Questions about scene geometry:
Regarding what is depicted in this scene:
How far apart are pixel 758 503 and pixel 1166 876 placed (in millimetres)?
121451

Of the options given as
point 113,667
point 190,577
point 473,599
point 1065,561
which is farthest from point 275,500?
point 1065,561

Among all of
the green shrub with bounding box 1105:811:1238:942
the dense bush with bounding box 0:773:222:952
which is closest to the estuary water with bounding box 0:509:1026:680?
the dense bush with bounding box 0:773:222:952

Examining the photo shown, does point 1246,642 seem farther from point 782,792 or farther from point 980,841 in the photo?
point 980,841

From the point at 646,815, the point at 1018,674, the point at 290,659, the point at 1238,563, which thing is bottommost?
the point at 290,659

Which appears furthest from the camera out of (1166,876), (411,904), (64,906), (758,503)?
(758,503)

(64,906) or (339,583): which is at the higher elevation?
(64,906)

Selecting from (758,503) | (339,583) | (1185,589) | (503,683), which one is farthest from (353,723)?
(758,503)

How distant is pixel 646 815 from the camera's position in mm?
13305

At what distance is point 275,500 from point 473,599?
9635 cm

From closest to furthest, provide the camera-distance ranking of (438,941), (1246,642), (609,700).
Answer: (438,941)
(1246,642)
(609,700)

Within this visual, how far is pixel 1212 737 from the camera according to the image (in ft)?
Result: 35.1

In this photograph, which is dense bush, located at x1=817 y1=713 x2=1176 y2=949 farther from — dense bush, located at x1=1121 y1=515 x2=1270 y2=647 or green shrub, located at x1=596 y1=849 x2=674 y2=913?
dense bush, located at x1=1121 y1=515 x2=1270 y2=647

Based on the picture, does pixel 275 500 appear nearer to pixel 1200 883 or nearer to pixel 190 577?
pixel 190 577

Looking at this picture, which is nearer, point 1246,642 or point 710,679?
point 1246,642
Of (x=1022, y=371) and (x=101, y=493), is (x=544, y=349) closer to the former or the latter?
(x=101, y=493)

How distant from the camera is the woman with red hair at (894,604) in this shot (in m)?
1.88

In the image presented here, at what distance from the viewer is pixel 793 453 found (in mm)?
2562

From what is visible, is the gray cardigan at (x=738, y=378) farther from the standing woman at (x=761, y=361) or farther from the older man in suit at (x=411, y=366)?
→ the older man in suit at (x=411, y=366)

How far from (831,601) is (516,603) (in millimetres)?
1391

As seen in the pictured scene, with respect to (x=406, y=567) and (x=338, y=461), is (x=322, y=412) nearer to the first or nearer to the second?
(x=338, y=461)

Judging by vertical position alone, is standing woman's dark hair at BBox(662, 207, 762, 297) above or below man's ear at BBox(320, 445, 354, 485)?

- [EXERCISE REQUIREMENTS]
Copy out the listing exactly, starting at the line that contains "From what is" and continuing through the end of the listing.

- [THE ANSWER]
From what is visible, is the gray cardigan at (x=738, y=378) farther from the standing woman at (x=761, y=361) or farther from the older man in suit at (x=411, y=366)?
→ the older man in suit at (x=411, y=366)

How far from (831,601) is (516,603) (in millimetres)?
1391

As seen in the pictured scene, with respect to (x=406, y=567) and (x=338, y=461), is (x=322, y=412) nearer to the first or nearer to the second?
(x=338, y=461)

Judging by vertical position alone, is standing woman's dark hair at BBox(662, 207, 762, 297) above or below man's ear at BBox(320, 445, 354, 485)?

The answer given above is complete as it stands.